During a seven-decade career, Cryer appeared on stage, screen and radio and penned jokes for countless household names.
He was known for his long-running partnership with the late Sir David Frost, with their collaborations including The Frost Report on the BBC, and was also a panellist on Radio 4’s I’m Sorry I Haven’t A Clue for more than four decades.
He was also a much-loved family man, known to those who knew him as Baz. One of his sons, actor and writer Bob Cryer, shared the family’s statement on Twitter with the caption: “#celebratebaz”.
“Baz was, firstly, a loving husband to Terry for nearly 60 years and a gentle father to Tony, David, Jack, Bob,” their statement said. “He was a friend to their partners Jayne, Matt, Garry and Suzannah.
“As a grandfather, Ruby, Tom, Evan, Archie, Hope, Martha and Connie all loved him and more recently, Ruby’s daughter, Isobel, had the good fortune to spend time with him as a great-grandfather.”
Comedians and fans pay tribute
Stephen Fry, Gyles Brandreth and David Baddiel are among the many stars and fans also commemorating Cryer.
Fry described the comedy legend as a “glorious, gorgeous, hilarious and gifted writer and performer who straddled all the comic traditions” and was “universally beloved”, while Doctor Who and Sherlock writer Mark Gatiss called the star “the real deal”.
Gatiss continued: “An incredibly funny man who worked with – and wrote for – the giants of comedy,” he wrote on Twitter. “Yet he remained forever curious and delighted by whatever was fresh and original. Kind, encouraging, generous and a one off. Goodbye, Cheeky.”
Writer Neil Gaiman tweeted: “I’m so so so sorry to hear this. I only worked with Barry Cryer once, on the @BBCRadio4 Anansi Boys – and he wasn’t in the broadcast version, as he was unwell.

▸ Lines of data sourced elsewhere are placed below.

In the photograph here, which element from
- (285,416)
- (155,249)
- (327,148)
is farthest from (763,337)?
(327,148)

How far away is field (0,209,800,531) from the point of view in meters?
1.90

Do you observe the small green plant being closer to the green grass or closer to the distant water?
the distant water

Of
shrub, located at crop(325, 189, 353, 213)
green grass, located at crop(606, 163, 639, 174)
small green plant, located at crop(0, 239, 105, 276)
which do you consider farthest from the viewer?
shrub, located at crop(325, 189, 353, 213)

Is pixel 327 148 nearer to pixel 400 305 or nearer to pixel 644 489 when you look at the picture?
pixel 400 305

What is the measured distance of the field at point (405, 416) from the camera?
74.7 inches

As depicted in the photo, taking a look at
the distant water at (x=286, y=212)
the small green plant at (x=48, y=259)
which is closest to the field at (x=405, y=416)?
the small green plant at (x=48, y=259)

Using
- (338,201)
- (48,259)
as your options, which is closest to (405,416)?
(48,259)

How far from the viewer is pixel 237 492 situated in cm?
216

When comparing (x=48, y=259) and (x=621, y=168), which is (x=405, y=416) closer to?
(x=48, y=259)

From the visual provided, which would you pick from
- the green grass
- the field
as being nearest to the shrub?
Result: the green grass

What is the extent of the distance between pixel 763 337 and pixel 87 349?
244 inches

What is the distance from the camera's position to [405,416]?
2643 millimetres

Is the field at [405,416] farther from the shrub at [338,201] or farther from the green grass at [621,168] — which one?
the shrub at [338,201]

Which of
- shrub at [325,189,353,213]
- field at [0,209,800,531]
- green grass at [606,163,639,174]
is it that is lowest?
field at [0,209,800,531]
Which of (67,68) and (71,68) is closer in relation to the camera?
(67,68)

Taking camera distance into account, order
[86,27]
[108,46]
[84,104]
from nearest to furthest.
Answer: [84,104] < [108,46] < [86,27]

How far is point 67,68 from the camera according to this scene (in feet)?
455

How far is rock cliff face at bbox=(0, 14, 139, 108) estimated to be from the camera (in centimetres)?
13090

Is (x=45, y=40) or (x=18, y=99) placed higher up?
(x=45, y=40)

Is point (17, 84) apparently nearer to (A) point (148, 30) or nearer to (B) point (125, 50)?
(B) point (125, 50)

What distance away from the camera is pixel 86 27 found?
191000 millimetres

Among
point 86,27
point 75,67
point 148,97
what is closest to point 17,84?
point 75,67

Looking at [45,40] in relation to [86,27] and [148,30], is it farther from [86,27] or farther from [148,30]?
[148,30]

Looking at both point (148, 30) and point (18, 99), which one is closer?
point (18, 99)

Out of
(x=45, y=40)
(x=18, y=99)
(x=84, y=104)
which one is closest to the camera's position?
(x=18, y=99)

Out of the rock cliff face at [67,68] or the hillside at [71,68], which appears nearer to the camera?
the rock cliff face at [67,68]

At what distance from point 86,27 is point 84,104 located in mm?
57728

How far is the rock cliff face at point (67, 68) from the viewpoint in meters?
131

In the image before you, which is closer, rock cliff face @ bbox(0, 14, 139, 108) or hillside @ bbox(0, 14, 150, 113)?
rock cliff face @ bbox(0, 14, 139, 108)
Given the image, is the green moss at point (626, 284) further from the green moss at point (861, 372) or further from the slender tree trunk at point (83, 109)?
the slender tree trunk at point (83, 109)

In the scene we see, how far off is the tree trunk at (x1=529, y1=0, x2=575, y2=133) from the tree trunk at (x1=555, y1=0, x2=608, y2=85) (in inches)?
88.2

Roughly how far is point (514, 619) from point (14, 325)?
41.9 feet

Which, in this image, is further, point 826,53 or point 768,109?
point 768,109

“But being in the room and watching him act and tell jokes was an utter joy. #RIPBarry.”
Comedian Ross Noble tweeted: “Devastating news to hear of the passing of Barry Cryer.
“He was a legend of his generation and more engaged with the many new generations of writers and comics who followed him than anyone else in the business.
“Spending time with him was always a great joy. Such a funny and nice man.”